Choe Yong Gon (L), vice premier of North Korea, was active in inter-Korea relations. In 2005, he met with his South Korea counterpart Park Byeong-won in Seoul to exchange a 12-point trade document. File photo by Yonhap
SEOUL, Aug. 12 (UPI) -- North Korean leader Kim Jong Un executed Vice Premier Choe Yong Gon by firing squad in May, less than a year after Kim appointed Choe to the high-ranking position.
An unidentified source on North Korea affairs said Choe, a 63-year-old veteran politician who traveled to South Korea in 2005, was killed for expressing frustration over Kim's forestation policies and for not achieving the expected results in other state projects, South Korean news agency Yonhap reported.
Choe was last seen in December at the third anniversary of Kim Jong Il's death but disappeared from the public eye soon after – prompting rumors of a demotion, South Korean television network KBS reported.

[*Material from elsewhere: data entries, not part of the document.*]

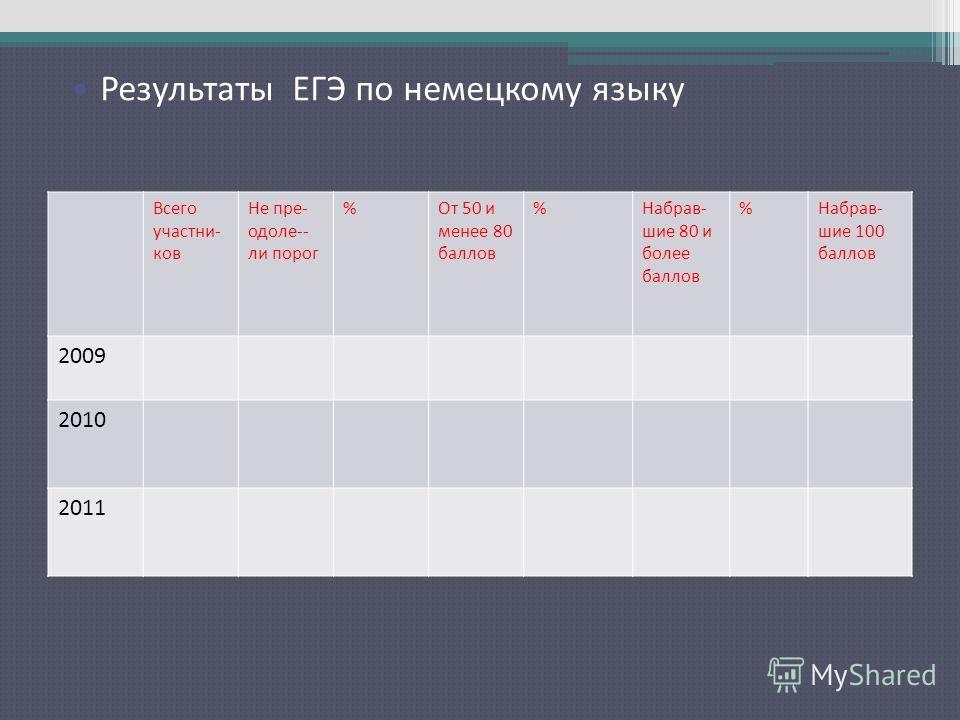 Результаты ЕГЭ по русскому языку Всего участни- ков Не пре- одоле-- ли порог %От 50 и менее 80 баллов %Набрав- шие 80 и более баллов %Набрав- шие 100 баллов 2009 2010 2011 Результаты ЕГЭ по немецкому языку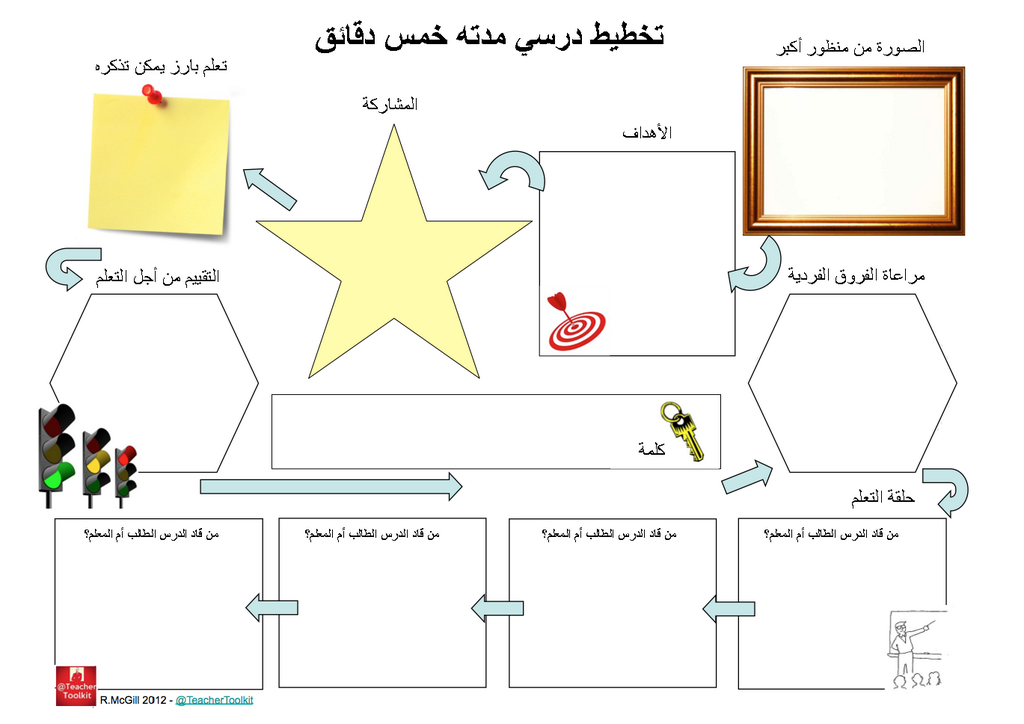 Geography case study layout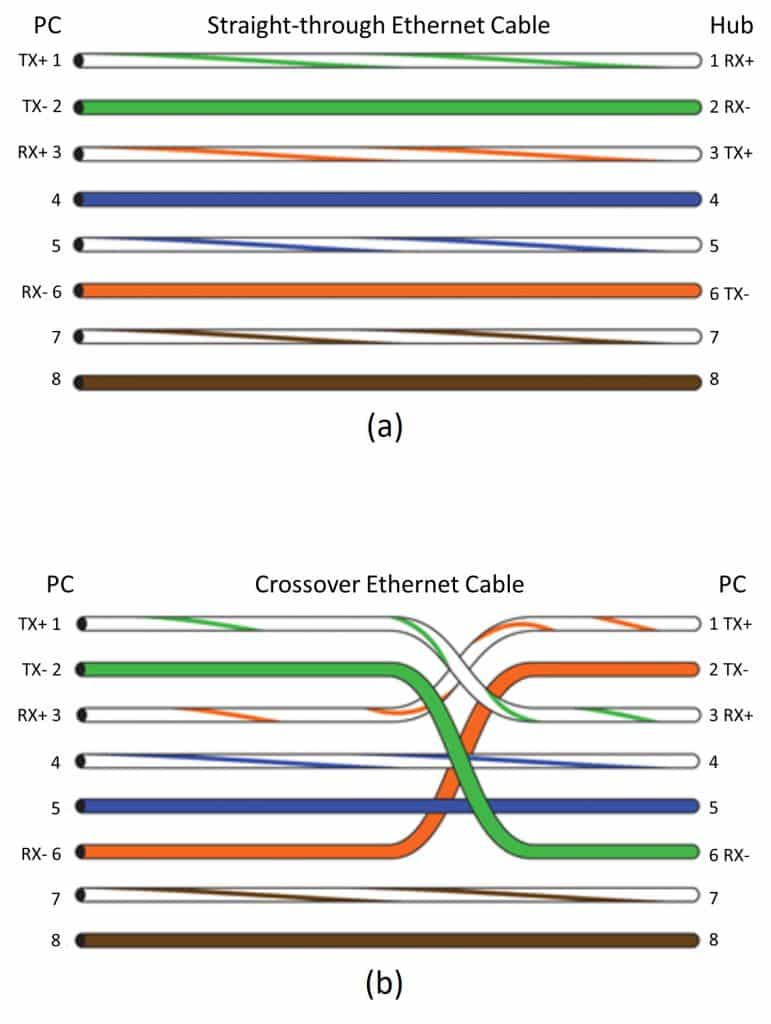 Fig. 1 (a) Straight-through ethernet cable (b) Crossover ethernet cable (Source: R.S.C. Broadband Supply Co.)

Choe played a pivotal role in North-South relations, and was the chief delegate of an inter-Korea economic cooperation meeting in June 2005. During the exchange, Seoul and Pyongyang approved a 12-point document that could improve trade between the two sides.
In 2006, Choe said in an interview with a North Korean magazine that he envisioned the Kaesong Industrial Complex as a future hub of inter-Korea logistics.
Kim appointed Choe to the vice premier position on June 19, 2014, and Choe worked on several regional projects related to farms and an iron fence factory.
The source on North Korea affairs said in addition to Choe, Kim Kun Sop, the vice chief of the Korean Workers' Party's organization bureau also was executed by firing squad.
Kim Kun Sop was found guilty of corruption by Minister of State Security Kim Won Hong and was executed alongside other regional officers, according to the source.
South Korea's National Intelligence Service has said North Korea has executed up to 70 people since Kim Jong Un fully assumed power in 2012.
Seoul's spy agency has said Kim executed Defense Minister Hyon Yong Chol for complaints about his leadership and according to South Korean analyst Chung Sung-jang the current leader should be regarded as more dangerous than his father Kim Jong Il.